**SELECTED EXTRACT**:
- - - - - - -

Program notes

Bassoon Concerto, opus 117 (2022)

  1. I. Misterioso
  2. II. Exquisite Aeon
  3. III. Sable Island Gallop

My Bassoon Concerto is a three-movement work for bassoon and full orchestra with a duration of about 21 minutes. The work was commissioned for the West Australian Symphony Orchestra by Geoff Stearn and written in very close collaboration with the orchestra’s principal bassoon and the wonderful soloist in the work’s premiere, Jane Kircher-Lindner. Bassoon Concerto was written in the second half of 2022 during which time I was the Gough Whitlam and Malcolm Fraser Visiting Professor of Australian Studies at Harvard University and living in Cambridge, Massachusetts.

- - - - - - -

**RECORDED DATA**:
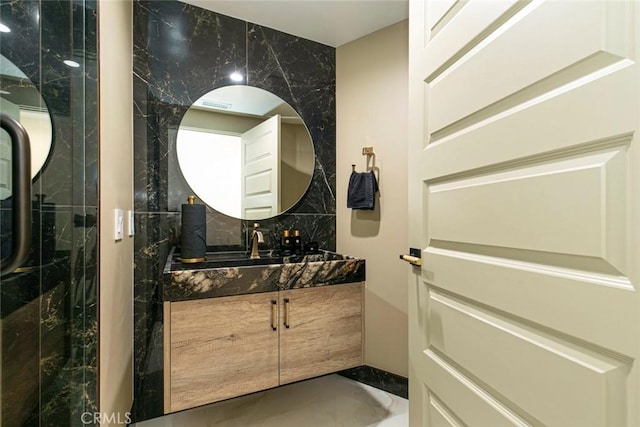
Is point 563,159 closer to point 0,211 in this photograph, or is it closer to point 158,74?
point 0,211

- - - - - - -

**WRITTEN TASK 1**:
Print the passage of the program notes above that begins with the words containing "Bassoon Concerto, opus" and ends with "in Cambridge, Massachusetts.".
**WRITTEN TASK 2**:
According to the program notes above, who was the soloist in the premiere of the Bassoon Concerto?

**EXERCISE OUTPUT 1**:
Bassoon Concerto, opus 117 (2022)

  1. I. Misterioso
  2. II. Exquisite Aeon
  3. III. Sable Island Gallop

My Bassoon Concerto is a three-movement work for bassoon and full orchestra with a duration of about 21 minutes. The work was commissioned for the West Australian Symphony Orchestra by Geoff Stearn and written in very close collaboration with the orchestra’s principal bassoon and the wonderful soloist in the work’s premiere, Jane Kircher-Lindner. Bassoon Concerto was written in the second half of 2022 during which time I was the Gough Whitlam and Malcolm Fraser Visiting Professor of Australian Studies at Harvard University and living in Cambridge, Massachusetts.

**EXERCISE OUTPUT 2**:
Jane Kircher-Lindner